Problem statement: Your task is to filter the data below down to the lines holding "trap".

Data for this task:
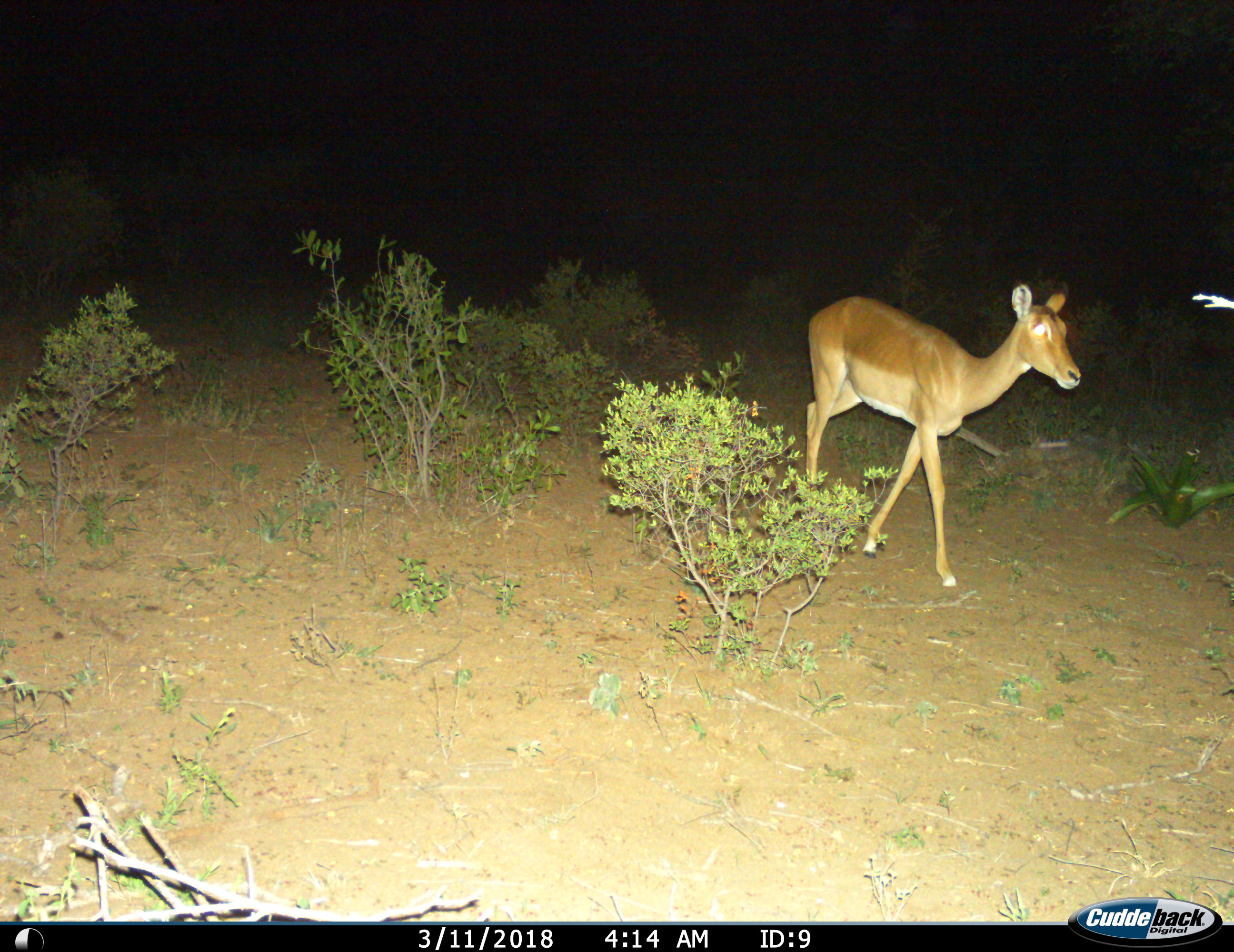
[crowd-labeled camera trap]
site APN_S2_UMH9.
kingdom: Animalia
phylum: Chordata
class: Mammalia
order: Artiodactyla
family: Bovidae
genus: Aepyceros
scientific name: Aepyceros melampus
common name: impala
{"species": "impala (Aepyceros melampus)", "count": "1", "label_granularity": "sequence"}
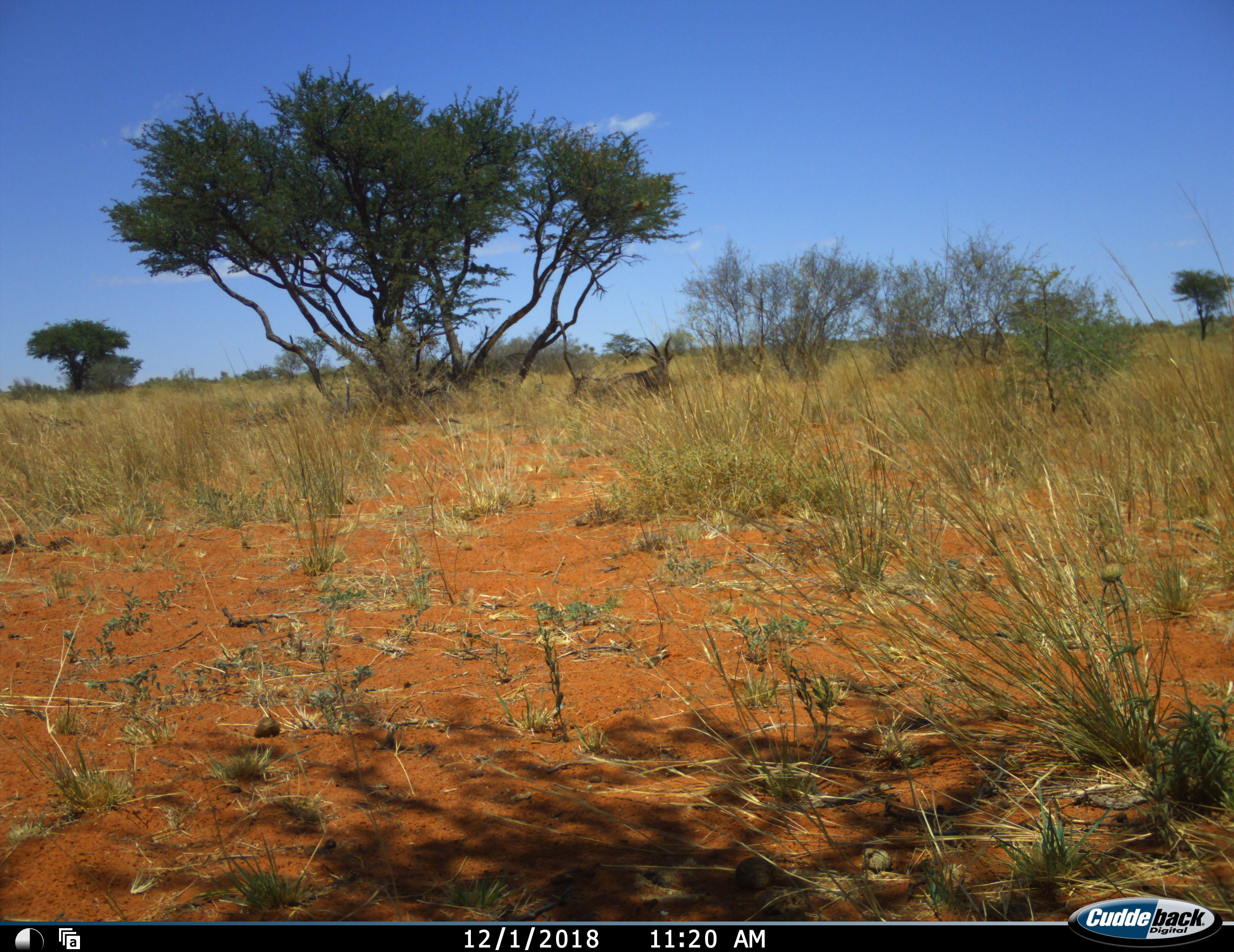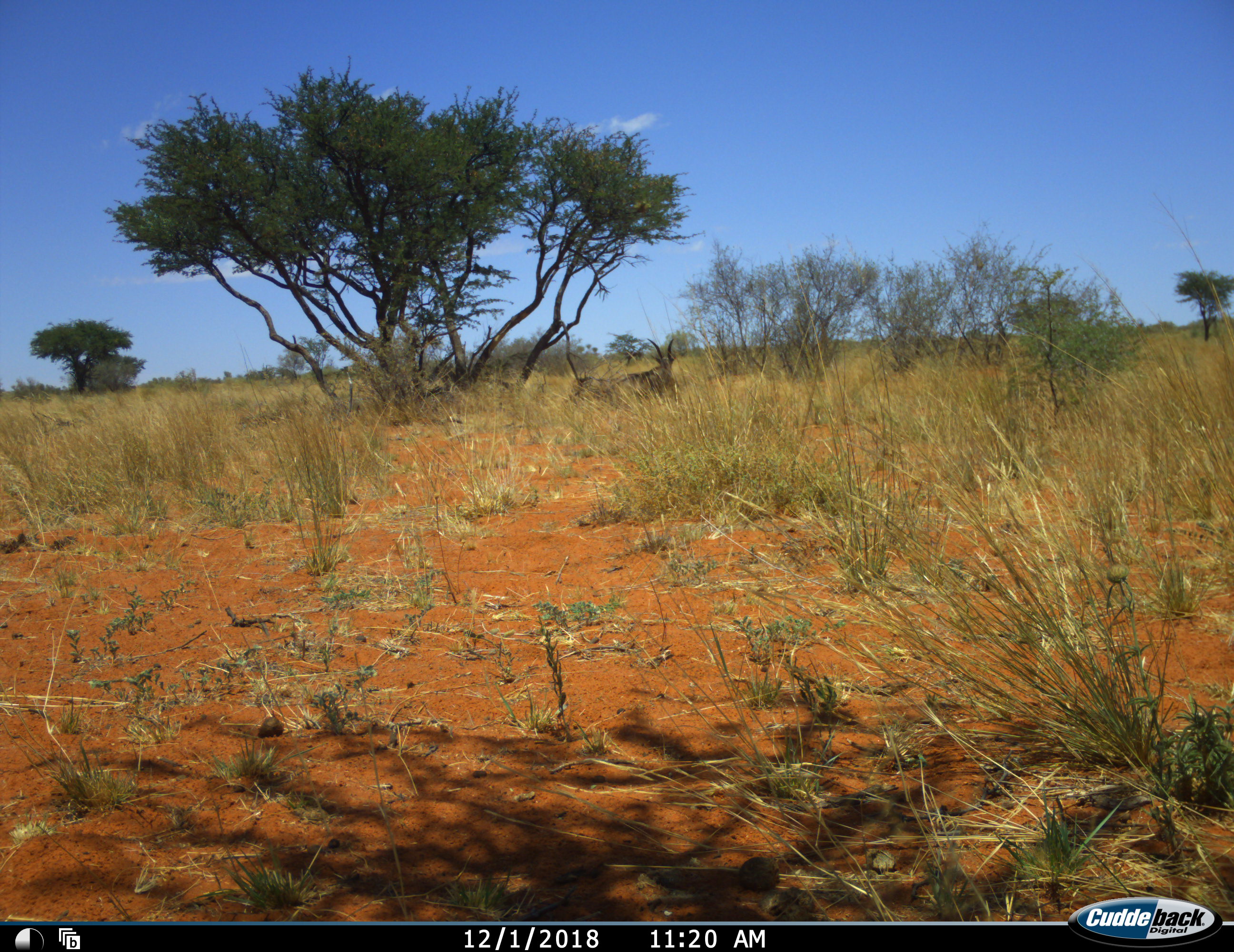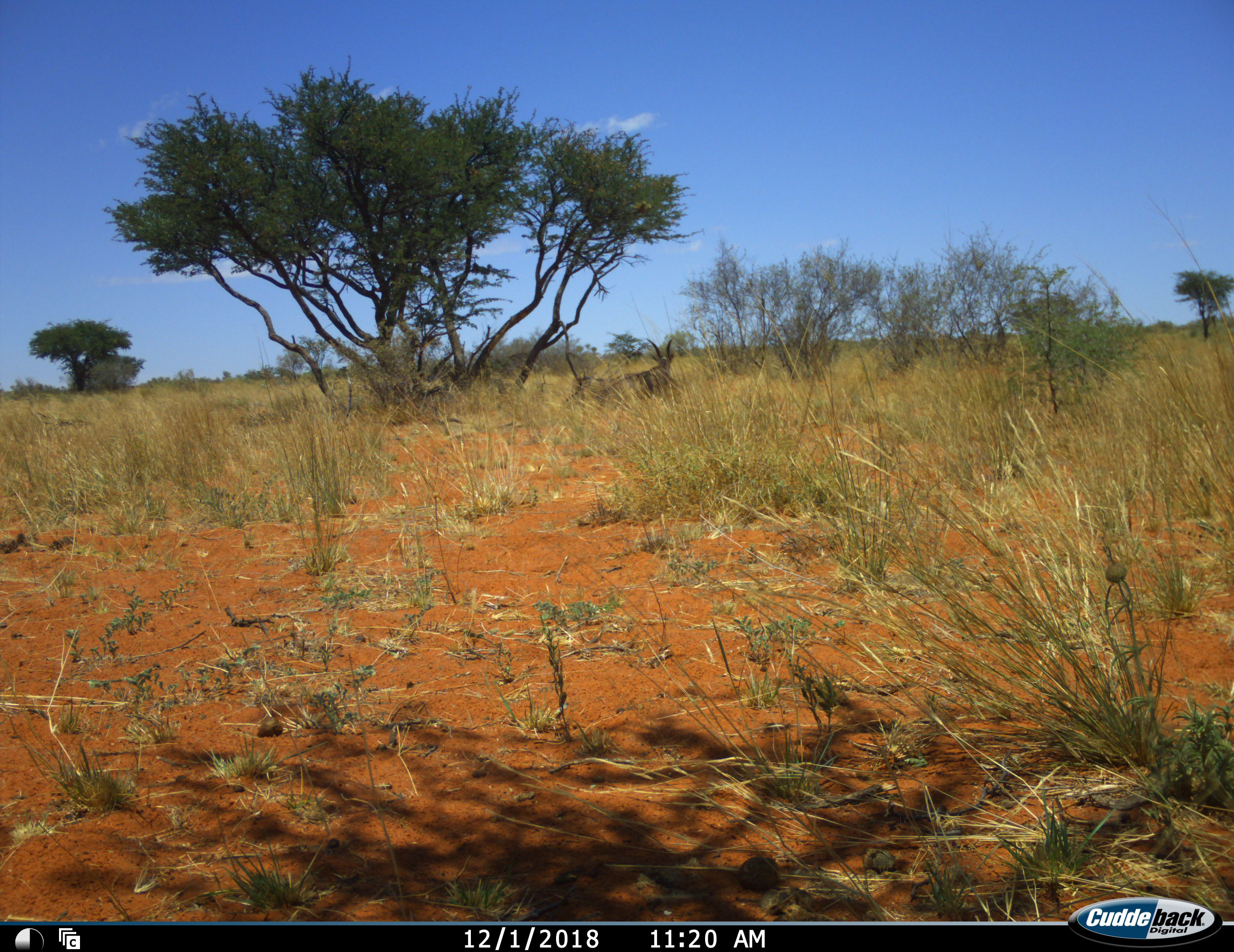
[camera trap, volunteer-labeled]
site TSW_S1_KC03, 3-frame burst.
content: unidentified animal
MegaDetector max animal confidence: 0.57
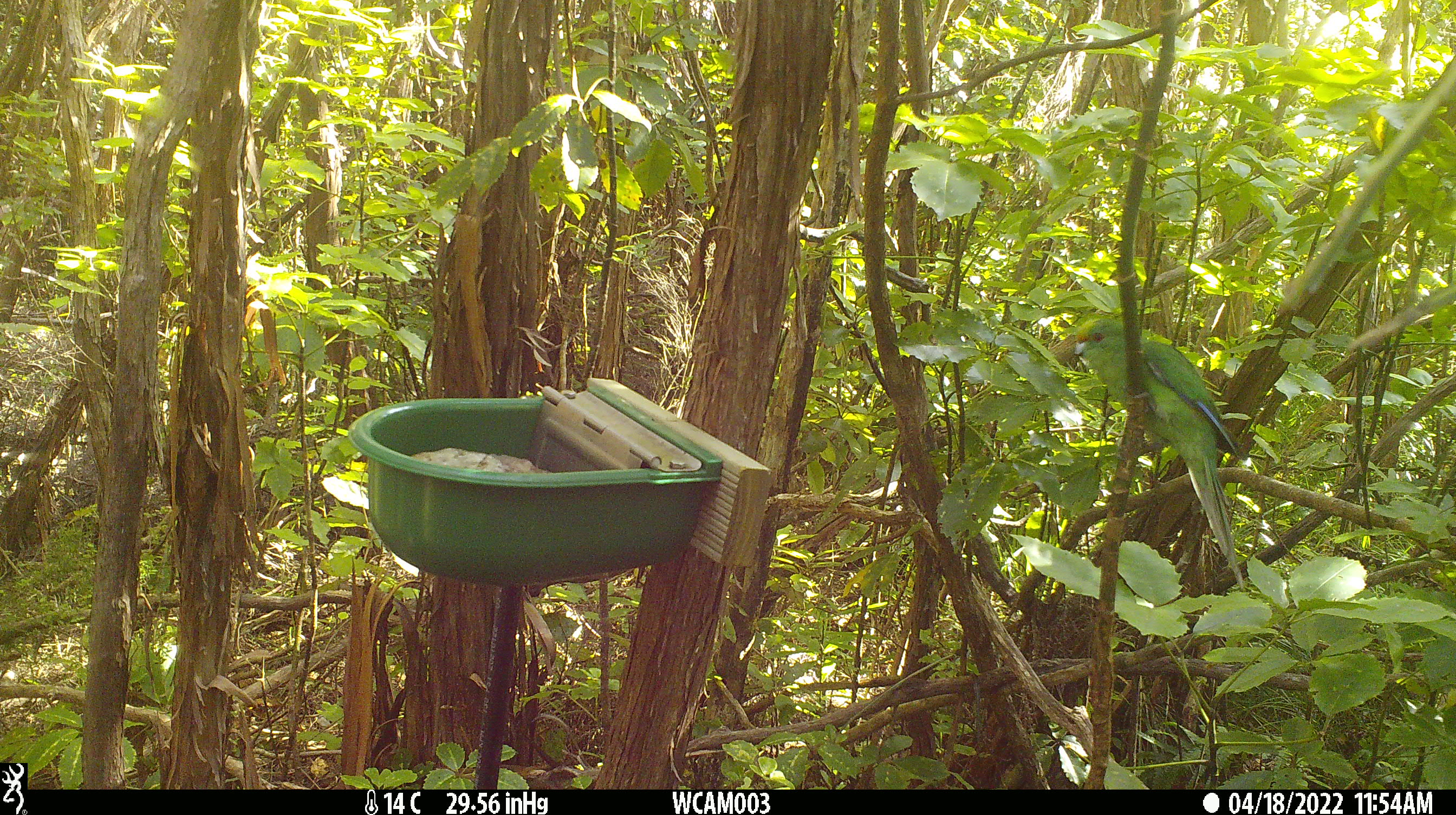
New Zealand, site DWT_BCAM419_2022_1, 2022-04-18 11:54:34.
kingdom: Animalia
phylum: Chordata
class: Aves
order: Psittaciformes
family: Psittaculidae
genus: Cyanoramphus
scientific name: Cyanoramphus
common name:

Answer space:
[crowd-labeled camera trap]
[camera trap, volunteer-labeled]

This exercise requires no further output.